De-identified transcripts were entered into Dedoose 8.0 (Los Angeles, CA), a qualitative coding software. Four researchers (A.C., S.P., T.N.L., and M.O) coded the data. Qualitative analysis started with open coding by A.C. to develop the initial categories. Further analysis was performed and the categories were finalized by 2 investigators (A.C. and M.O.). Two investigators (S.P. and T.N.L.) then performed focused coding of all data and further developed the categories. Finally, 3 investigators (A.C., M.O., and M.D.C.) performed an iterative analysis to investigate subthemes and characterize specific topics to create a conceptual framework around peanut introduction in infants using grounded theory methodology.12,13

Results

A total of 18 general pediatricians from a variety of backgrounds participated in individual interviews (Table 1). A common theme for pediatricians who were aware of the early introduction and testing recommendations was that they felt uncomfortable with the recommendations and were not following them closely. They consistently identified barriers that fell into 4 major categories: lack of awareness, lack of agreement with the recommendations, lack of resources, and lack of outcome expectancy (Table 2). We describe the major categories and subcategories below.

Table 1.

Participant Data (n = 18)

Gender  
 Male 4 (22.2%)
 Female 14 (77.8%)
Mean years in practice (range) 12.5 (1–35)
Pediatricians by practice type
 Private practice 5 (27.8%)
 Academic practice 4 (22.2%)
 Large group practice 5 (27.8%)
 Federally qualified health center 4 (22.2%)

Table 2.

Exemplary Quotes Regarding Barriers to Peanut Introduction and Testing

Barriers Exemplary quotes
Lack of awareness “If we had a grand rounds about early introduction, I would be there. It is nice having grand rounds when someone just puts it all together for you.”
“I don't think I've read a full-on journal article with methods and data in a while.”
Lack of agreement Concerns about testing “I did read about testing high risk children prior to introduction. I still wouldn't do it probably. I don't think it seems like it's necessary.”
Concerns about feeding “We are actually kind of scrambling, trying to figure out what to do. The recommendations are ask your pediatrician. The pediatrician is going, I'm not touching this. I'm not going to do a food challenge.”
“I just don't know how realistic it is that they would be able to do what I'm asking them to do.”
Mistrust due to guideline changes “It's a frustrating topic for me because the recommendations have changed so much.
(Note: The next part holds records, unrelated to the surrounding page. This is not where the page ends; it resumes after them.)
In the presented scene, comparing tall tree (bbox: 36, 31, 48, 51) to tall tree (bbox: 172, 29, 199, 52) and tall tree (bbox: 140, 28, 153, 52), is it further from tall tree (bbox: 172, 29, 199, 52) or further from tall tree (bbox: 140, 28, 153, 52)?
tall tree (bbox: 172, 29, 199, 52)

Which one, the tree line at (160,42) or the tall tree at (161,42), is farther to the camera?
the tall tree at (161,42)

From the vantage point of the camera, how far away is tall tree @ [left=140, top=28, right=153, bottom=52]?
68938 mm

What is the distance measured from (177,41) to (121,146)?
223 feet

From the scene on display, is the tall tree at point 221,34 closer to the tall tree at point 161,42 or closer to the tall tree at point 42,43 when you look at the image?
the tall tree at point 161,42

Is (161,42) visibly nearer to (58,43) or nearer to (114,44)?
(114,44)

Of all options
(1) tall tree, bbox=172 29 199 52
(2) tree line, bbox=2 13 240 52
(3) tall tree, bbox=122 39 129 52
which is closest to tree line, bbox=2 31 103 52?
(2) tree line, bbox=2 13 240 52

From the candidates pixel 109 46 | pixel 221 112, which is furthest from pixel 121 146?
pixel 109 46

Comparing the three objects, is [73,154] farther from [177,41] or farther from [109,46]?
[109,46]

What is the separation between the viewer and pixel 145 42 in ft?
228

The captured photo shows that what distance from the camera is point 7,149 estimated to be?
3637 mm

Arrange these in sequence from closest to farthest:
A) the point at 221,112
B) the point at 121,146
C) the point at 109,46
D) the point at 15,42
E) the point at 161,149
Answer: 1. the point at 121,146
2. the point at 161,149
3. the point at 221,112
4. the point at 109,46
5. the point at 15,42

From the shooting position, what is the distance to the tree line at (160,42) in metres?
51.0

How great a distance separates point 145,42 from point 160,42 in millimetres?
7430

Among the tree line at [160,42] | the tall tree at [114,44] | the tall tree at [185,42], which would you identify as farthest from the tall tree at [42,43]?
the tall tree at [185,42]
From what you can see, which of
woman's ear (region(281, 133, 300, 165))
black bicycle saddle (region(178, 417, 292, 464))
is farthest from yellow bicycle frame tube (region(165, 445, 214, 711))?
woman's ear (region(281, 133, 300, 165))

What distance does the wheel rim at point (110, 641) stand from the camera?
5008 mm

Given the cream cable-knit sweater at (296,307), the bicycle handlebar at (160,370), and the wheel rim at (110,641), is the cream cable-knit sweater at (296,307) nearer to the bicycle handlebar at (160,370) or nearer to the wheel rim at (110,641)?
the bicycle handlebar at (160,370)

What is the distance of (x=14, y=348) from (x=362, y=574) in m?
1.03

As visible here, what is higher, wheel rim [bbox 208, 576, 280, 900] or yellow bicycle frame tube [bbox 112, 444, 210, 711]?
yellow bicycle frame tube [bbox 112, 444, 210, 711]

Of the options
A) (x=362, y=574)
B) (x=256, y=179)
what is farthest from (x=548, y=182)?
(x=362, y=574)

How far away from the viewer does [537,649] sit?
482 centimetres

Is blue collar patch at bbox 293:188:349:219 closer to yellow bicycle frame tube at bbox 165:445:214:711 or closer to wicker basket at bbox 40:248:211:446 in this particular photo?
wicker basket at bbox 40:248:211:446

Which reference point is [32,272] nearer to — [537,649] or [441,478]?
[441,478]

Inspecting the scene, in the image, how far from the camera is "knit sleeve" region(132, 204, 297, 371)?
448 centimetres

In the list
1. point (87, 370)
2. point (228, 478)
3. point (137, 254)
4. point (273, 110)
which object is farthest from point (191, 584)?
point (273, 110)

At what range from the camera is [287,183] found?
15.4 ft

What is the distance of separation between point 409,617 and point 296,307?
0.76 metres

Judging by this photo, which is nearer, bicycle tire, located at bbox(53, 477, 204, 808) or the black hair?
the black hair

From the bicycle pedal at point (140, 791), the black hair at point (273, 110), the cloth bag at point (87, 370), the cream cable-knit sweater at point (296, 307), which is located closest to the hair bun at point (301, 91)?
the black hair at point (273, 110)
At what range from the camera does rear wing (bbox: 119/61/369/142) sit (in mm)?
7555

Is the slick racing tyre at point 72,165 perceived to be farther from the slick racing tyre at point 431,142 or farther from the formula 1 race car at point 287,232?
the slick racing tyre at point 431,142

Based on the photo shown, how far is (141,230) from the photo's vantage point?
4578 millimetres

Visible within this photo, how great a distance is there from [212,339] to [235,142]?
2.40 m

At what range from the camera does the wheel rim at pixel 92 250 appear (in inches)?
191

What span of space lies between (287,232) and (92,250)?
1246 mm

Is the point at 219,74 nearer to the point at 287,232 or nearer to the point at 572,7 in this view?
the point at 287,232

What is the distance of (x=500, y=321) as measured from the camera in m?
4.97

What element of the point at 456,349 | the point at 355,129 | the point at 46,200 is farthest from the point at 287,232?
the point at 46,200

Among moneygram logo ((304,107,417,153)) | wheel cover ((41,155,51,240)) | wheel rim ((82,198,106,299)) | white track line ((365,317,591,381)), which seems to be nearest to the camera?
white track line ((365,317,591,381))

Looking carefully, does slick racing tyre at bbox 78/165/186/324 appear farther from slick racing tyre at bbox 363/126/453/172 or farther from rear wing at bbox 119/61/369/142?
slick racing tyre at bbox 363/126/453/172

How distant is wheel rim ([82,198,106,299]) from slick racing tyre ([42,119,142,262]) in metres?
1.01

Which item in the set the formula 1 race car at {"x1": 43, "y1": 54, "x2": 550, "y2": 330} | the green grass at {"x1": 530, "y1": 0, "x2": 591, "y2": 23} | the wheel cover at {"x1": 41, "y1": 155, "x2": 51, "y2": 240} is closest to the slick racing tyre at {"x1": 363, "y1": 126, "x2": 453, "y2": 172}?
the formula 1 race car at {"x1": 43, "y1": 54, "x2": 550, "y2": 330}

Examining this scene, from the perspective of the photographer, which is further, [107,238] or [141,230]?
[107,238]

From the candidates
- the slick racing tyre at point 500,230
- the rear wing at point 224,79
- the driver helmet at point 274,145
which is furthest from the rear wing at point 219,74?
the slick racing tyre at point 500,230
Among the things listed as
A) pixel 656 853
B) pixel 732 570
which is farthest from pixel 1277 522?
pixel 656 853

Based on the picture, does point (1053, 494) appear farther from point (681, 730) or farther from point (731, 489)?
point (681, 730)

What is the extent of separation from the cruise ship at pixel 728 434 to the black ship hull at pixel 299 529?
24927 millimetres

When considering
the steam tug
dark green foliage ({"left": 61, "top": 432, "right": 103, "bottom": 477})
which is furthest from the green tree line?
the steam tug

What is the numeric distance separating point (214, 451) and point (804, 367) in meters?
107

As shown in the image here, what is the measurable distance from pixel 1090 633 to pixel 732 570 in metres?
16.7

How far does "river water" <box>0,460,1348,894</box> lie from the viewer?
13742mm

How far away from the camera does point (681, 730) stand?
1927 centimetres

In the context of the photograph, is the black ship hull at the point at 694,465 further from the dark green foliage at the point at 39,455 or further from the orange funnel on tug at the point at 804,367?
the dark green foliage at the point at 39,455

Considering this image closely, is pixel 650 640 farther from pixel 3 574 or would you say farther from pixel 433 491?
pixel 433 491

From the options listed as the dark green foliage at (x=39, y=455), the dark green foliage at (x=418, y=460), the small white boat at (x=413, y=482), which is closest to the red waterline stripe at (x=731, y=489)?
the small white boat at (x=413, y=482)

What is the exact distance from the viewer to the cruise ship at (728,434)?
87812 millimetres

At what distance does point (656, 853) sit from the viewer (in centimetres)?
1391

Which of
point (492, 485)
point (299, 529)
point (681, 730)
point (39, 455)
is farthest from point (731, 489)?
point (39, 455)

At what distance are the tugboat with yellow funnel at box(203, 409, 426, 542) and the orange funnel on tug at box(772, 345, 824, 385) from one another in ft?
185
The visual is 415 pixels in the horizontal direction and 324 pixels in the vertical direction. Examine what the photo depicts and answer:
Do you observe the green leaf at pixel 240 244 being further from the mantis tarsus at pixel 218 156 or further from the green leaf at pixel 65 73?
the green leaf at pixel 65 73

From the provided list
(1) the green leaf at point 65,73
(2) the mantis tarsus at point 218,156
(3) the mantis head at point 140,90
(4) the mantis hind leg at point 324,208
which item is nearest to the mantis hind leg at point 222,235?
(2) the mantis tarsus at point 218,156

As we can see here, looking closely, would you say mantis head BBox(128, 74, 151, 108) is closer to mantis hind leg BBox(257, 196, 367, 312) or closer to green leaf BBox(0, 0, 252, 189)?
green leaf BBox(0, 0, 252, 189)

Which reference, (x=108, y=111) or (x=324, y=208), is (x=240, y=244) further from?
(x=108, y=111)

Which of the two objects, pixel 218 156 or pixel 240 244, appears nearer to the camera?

It kind of breeds a little lack of trust from patients to providers in terms of what we are recommending.”
Lack of resources Concerns about access to allergists “I remember reading you should send them to an allergist and make sure the allergist double checks that they don't have a peanut allergy beforehand, or observes them while you are doing your peanut introduction. There is an extra layer of challenge that makes it less feasible.”
Need for specialty endorsement “I'm pretty much on the same boat as what American Academy of Allergy Asthma and Immunology (AAAAI) says about food introduction as early as 4 months. I do feel that tension with what AAP says about erring towards six months as a starting point.”
“It might be better for them and for me if they were more explicit in how much and how often do I really need to do this.”
“That's another question I have—should they be doing it once a week? I don't provide guidance on that because I don't know.”
“Good handouts specifically on this would be helpful. It'd be nice if it had AAP approval also with the allergy immunology footprint on it as well.”
“I think if there was some kind of basic handout from allergy immunology people that talk about it, it might be even easier because I don't even know the study to refer to when I'm talking to families about this.”
Practice-level barriers “They are worried about nutrition, food insecurity, housing insecurity, domestic violence, maternal depression. All those things can end up being much more priority than taking five to seven minutes to counsel about food introduction.”
“It is just crazy what's being asked of pediatricians. Every couple of months the AAP is coming out and saying, ‘You're supposed to include this, you're supposed to include that.’ Well, it is not possible.”
Lack of outcome expectancy Parental skepticism “It's a frustrating topic for me because the recommendations have changed so much. It kind of breeds a little lack of trust from patients to providers in terms of what we are recommending.”
“It's going to take a while for them to feel that they could put their kids at risk. Because you spend a lot of effort trying to market this message to the patients for years and years and now, you try to change it. You can't just reverse.”
Parental fear of introduction or testing “When I refer [to allergists], I tell parents it's probably going to be skin prick testing and then a lot of parents don't want to get their kid's skin pricked. And then they would rather just not give them the food.”
“I get a lot of, ‘I gave them peanut butter this morning because we were coming to the office and we just knew that if there's going to be a reaction, we would be here.’”
“Because it's a blood draw, I think it's a little challenging to get parents to agree to that and I think a lot of them would say well, I'm just going to wait to introduce that food, I'm not going to do the blood work on my child.”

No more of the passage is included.